= 과제 목표 =
아래 목록에서 "What is the distance reading"이 들어 있는 줄에서 시작해 "4. the patch of green grass at [404,688]"가 들어 있는 줄에서 멈추고, 양 끝 줄을 포함한 그 줄들만 한 글자도 바꾸지 말고 인용하세요.

<<<<

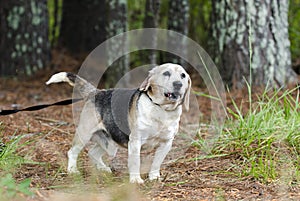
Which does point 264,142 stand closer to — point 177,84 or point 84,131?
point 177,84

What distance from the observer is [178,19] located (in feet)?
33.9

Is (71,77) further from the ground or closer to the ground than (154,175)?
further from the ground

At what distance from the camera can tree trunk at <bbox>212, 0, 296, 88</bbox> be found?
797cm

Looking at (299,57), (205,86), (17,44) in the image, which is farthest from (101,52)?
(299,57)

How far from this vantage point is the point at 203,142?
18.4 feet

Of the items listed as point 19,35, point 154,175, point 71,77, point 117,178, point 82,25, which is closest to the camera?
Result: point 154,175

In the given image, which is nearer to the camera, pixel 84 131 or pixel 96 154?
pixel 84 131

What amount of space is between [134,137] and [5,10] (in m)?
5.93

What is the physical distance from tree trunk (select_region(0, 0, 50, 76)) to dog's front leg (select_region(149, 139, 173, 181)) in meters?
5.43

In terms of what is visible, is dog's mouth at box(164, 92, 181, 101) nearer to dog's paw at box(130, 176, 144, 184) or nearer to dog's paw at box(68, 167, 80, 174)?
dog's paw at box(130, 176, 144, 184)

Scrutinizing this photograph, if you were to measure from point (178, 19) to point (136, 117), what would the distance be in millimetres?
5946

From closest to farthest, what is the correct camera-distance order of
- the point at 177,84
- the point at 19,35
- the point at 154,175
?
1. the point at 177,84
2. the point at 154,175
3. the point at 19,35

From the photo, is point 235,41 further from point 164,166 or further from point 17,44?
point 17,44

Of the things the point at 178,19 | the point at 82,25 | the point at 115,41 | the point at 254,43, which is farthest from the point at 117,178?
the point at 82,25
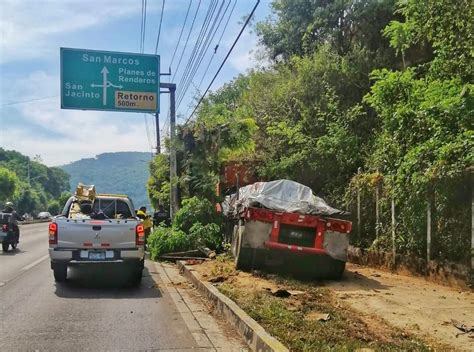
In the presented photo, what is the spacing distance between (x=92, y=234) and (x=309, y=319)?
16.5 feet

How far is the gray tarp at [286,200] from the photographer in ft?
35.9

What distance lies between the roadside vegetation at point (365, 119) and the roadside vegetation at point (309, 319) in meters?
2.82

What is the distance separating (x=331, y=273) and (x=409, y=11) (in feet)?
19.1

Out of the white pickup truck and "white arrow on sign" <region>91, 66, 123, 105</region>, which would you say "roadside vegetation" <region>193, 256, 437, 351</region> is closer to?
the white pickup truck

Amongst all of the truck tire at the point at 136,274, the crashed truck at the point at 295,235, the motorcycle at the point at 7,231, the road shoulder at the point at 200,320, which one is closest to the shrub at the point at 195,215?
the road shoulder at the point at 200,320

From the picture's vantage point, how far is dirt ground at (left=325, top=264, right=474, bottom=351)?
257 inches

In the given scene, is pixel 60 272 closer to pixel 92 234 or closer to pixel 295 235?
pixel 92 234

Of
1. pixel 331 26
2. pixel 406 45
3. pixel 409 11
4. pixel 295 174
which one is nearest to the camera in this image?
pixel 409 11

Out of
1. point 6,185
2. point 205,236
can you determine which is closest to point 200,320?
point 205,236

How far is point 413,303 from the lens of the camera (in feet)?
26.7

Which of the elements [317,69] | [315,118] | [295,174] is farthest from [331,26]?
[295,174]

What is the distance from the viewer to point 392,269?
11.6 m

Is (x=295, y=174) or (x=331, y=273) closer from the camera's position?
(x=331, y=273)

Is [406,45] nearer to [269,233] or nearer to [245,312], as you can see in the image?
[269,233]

>>>>
<<<<

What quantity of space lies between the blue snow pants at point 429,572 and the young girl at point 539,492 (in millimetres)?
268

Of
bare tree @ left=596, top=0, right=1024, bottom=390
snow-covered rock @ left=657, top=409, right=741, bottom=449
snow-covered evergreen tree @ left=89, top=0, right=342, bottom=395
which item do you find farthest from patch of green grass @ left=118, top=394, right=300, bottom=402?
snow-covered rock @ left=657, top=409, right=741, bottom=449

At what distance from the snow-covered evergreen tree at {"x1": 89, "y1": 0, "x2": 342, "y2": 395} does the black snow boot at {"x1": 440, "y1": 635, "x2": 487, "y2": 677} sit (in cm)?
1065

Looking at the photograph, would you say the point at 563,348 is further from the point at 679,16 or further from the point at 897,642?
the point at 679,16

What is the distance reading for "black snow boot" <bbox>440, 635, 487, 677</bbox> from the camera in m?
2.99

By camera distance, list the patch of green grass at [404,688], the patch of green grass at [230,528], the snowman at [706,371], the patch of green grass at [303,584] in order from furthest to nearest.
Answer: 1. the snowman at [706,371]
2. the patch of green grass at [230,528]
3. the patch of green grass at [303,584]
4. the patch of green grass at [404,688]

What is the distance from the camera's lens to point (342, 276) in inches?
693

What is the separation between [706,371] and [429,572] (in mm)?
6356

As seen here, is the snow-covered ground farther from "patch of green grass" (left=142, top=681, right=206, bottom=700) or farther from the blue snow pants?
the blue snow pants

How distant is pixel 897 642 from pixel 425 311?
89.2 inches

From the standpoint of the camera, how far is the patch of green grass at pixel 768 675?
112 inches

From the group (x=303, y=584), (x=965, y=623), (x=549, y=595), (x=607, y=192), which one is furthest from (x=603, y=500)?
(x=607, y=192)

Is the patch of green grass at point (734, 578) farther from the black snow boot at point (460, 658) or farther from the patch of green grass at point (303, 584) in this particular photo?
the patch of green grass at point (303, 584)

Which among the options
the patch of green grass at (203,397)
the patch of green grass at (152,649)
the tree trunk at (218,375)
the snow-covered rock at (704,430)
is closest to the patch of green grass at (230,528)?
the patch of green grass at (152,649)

>>>>
<<<<

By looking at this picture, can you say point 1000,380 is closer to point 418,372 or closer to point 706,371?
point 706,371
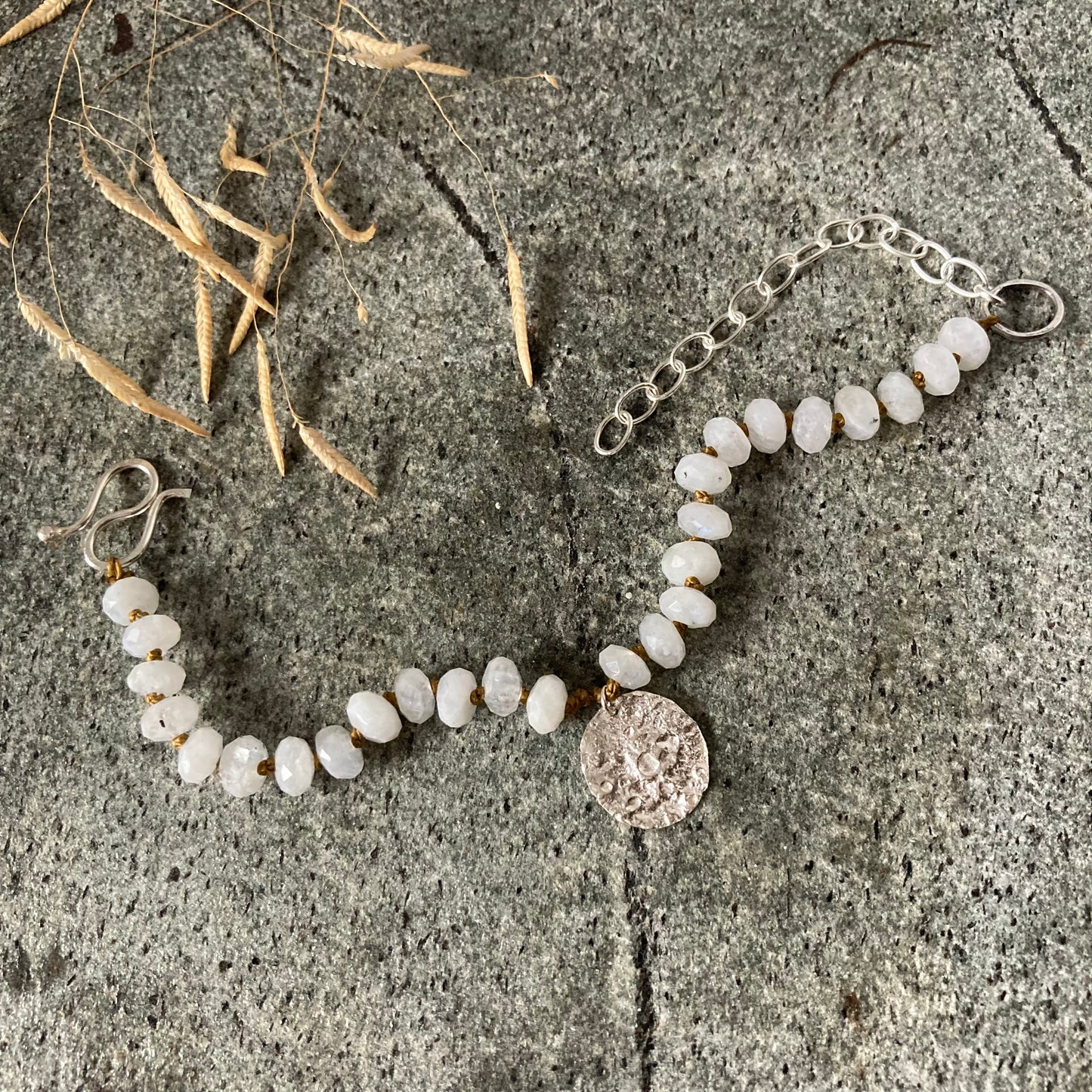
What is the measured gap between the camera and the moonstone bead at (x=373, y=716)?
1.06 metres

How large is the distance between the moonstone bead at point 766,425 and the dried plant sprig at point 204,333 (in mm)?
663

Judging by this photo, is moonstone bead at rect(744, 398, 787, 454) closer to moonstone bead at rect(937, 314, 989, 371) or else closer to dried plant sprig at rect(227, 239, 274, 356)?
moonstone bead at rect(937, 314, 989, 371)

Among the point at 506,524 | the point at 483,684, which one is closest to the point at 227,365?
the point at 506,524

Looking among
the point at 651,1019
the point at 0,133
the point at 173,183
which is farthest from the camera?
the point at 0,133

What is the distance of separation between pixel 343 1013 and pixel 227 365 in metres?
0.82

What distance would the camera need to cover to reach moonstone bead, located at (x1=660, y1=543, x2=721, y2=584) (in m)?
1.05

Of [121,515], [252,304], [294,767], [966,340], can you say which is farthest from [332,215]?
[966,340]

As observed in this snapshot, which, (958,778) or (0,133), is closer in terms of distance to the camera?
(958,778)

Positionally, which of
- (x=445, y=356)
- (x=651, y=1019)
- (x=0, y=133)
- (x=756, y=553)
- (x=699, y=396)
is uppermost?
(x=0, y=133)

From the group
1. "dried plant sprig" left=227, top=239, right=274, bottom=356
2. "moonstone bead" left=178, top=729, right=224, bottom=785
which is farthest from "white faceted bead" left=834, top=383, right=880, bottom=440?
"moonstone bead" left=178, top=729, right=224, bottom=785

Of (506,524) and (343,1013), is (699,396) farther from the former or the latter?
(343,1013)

>>>>

= 서면 답변 =
What is the distance reading for "black snow boot" <bbox>440, 635, 487, 677</bbox> from the camera in m?
2.99

By camera distance, list the patch of green grass at [404,688], the patch of green grass at [230,528], the snowman at [706,371], the patch of green grass at [303,584] in order from furthest to nearest.
Answer: 1. the snowman at [706,371]
2. the patch of green grass at [230,528]
3. the patch of green grass at [303,584]
4. the patch of green grass at [404,688]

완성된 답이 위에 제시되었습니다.